## Passage shown
-- Opening Marker --

Megan tells her aunt that she feels abused, isolated and frightened. 18 months ago she felt pride in her job, particularly one Thursday when she was clapped down the road by her neighbours after a 12-hour shift. Now she often lies awake at night, tearful, and wondering how she will pay the bills if she loses her job. She knows others in a similar position: Ravi, a young paramedic who had such a bad reaction to his first injection that he cannot face a second. Nadia, a midwife who feels she has no option but to retire early. Winston, a junior doctor who has confided that he sometimes feels suicidal. Megan wonders why all this is happening. And where it will lead. She has heard rumours that people in some European countries now require a vaccine passport to go to the supermarket.
Mia is ordinarily the sort of person who looks out for others, but she is increasingly concerned for herself. She particularly resents the government instruction that if she is a contact of someone who tests positive for covid then she must self-isolate for 10 days, essentially imprisoned in her own home. Even if she is completely well. And even though she is immune to covid. She feels that she can only escape this if she takes covid injections. Injections that will not bring medical benefit to her or to anyone else. Injections that have caused unprecedented numbers of short-term serious adverse events. Injections with no long-term safety data. Injections from which the makers have been absolved of liability. And where will it end? How long until a third injection is required. And then a fourth? With potentially cumulative adverse effects.

-- Closing Marker --

## Problem
Quote the passage about Megan and Mia from "Mia is ordinarily" up to and including "cumulative adverse effects.".

## Data excerpt
-- Opening Marker --

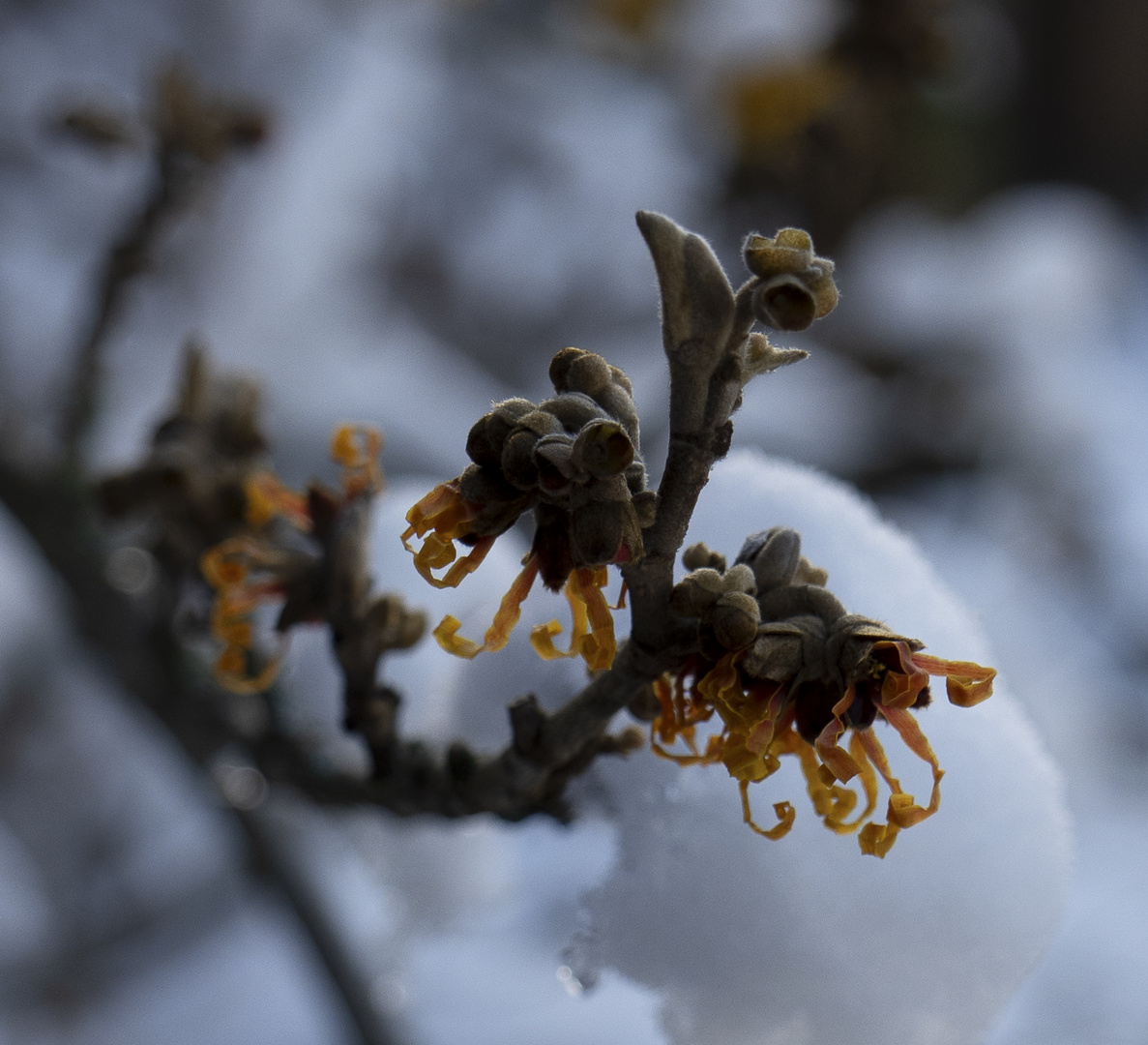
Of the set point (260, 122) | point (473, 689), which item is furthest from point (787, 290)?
point (260, 122)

-- Closing Marker --

## The answer
Mia is ordinarily the sort of person who looks out for others, but she is increasingly concerned for herself. She particularly resents the government instruction that if she is a contact of someone who tests positive for covid then she must self-isolate for 10 days, essentially imprisoned in her own home. Even if she is completely well. And even though she is immune to covid. She feels that she can only escape this if she takes covid injections. Injections that will not bring medical benefit to her or to anyone else. Injections that have caused unprecedented numbers of short-term serious adverse events. Injections with no long-term safety data. Injections from which the makers have been absolved of liability. And where will it end? How long until a third injection is required. And then a fourth? With potentially cumulative adverse effects.